Trauma Vascular por PAF: Manejo da Isquemia Aguda

CRER - Centro de Reabilitação Dr. Henrique Santillo (GO) — Prova 2015

Enunciado

Geraldo, morador de comunidade, foi vitimado por "bala perdida". Chegou ao pronto-socorro demonstrando sangramento volumoso, contínuo e rutilante no local da entrada do PAF, na região pré-tibial direita e ausência de pulsos distais nesse membro. Assinale a conduta correta a ser tomada:

Alternativas

  1. A) Manter o paciente imobilizado e administrar vaso dilatador, até que recupere todos os pulsos arteriais.
  2. B) Enfaixamento compressivo e elevação do membro, mantendo o paciente heparinizado até recuperação dos pulsos. 
  3. C) Angiografia e imobilização do membro, deixando para um segundo tempo, em situação eletiva, o tratamento vascular e de possíveis fraturas.
  4. D) Exploração cirúrgica vascular para possível restauração imediata.
  5. E) Ligadura de todos os vasos que estão apresentando sangramento e, após, manter curativo compressivo. 

Pérola Clínica

Trauma vascular com sinais de isquemia aguda (ausência de pulso, sangramento ativo) → exploração cirúrgica imediata.

Resumo-Chave

Em trauma vascular com sinais de isquemia (ausência de pulso, sangramento ativo e rutilante), a exploração cirúrgica imediata é crucial para restaurar o fluxo sanguíneo e evitar a perda do membro. A demora pode levar a danos irreversíveis e amputação.

Contexto Educacional

O trauma vascular é uma emergência cirúrgica que exige reconhecimento e intervenção rápidos para preservar a função e a viabilidade do membro. Ferimentos por arma de fogo (PAF) são uma causa comum de lesões vasculares graves, especialmente em áreas urbanas. A avaliação inicial deve focar na identificação de sinais de isquemia aguda, que indicam a necessidade de exploração cirúrgica imediata. A demora no tratamento pode levar a complicações devastadoras, incluindo amputação e morte. A fisiopatologia envolve a interrupção do fluxo sanguíneo arterial ou venoso, resultando em isquemia distal. Os sinais 'duros' de lesão vascular, como sangramento pulsátil, hematoma expansivo e ausência de pulsos distais, são cruciais para o diagnóstico. Em contraste, sinais 'moles' podem justificar exames complementares como a angiotomografia. No entanto, a presença de isquemia aguda sobrepõe a necessidade de exames e demanda intervenção cirúrgica direta. O tratamento definitivo para lesões vasculares com isquemia é a exploração cirúrgica e a restauração do fluxo sanguíneo, geralmente por reparo primário, enxerto ou interposição. A estabilização hemodinâmica e o controle do sangramento são prioridades. O prognóstico depende diretamente do tempo entre a lesão e a restauração do fluxo, com cada hora de isquemia aumentando o risco de perda do membro. Residentes devem dominar a avaliação rápida e a tomada de decisão em cenários de trauma vascular.

Perguntas Frequentes

Quais são os sinais 'duros' de lesão vascular em trauma?

Os sinais 'duros' de lesão vascular incluem sangramento pulsátil ativo, hematoma expansivo, sopro ou frêmito no local da lesão, isquemia distal (ausência de pulso, palidez, dor, parestesia, paralisia) e hemorragia maciça. A presença de qualquer um desses indica alta probabilidade de lesão grave.

Qual a importância da exploração cirúrgica imediata em lesões vasculares com isquemia?

A exploração cirúrgica imediata é vital para restaurar o fluxo sanguíneo, prevenir a isquemia prolongada e evitar a perda do membro. O tempo é crítico para a viabilidade tecidual, e a demora pode resultar em necrose e amputação.

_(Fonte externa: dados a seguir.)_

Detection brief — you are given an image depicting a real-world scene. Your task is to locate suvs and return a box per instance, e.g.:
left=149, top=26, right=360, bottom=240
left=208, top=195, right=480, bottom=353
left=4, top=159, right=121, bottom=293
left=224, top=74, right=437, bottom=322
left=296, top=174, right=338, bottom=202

Quando a angiografia é indicada em trauma vascular?

A angiografia é indicada para lesões vasculares com sinais 'moles' (hematoma não expansivo, história de sangramento, proximidade da lesão com vasos) ou para planejamento pré-operatório em pacientes estáveis sem isquemia iminente. Não deve atrasar a cirurgia em casos de isquemia aguda.